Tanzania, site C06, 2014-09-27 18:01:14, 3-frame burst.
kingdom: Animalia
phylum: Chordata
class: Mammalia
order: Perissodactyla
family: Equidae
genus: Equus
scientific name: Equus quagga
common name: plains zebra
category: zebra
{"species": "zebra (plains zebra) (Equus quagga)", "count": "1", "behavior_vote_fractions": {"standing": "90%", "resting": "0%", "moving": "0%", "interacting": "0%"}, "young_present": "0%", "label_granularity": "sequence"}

Work required: Your task is to find each line in the entries that contains the string "quagga" and copy it.

Result:
scientific name: Equus quagga
{"species": "zebra (plains zebra) (Equus quagga)", "count": "1", "behavior_vote_fractions": {"standing": "90%", "resting": "0%", "moving": "0%", "interacting": "0%"}, "young_present": "0%", "label_granularity": "sequence"}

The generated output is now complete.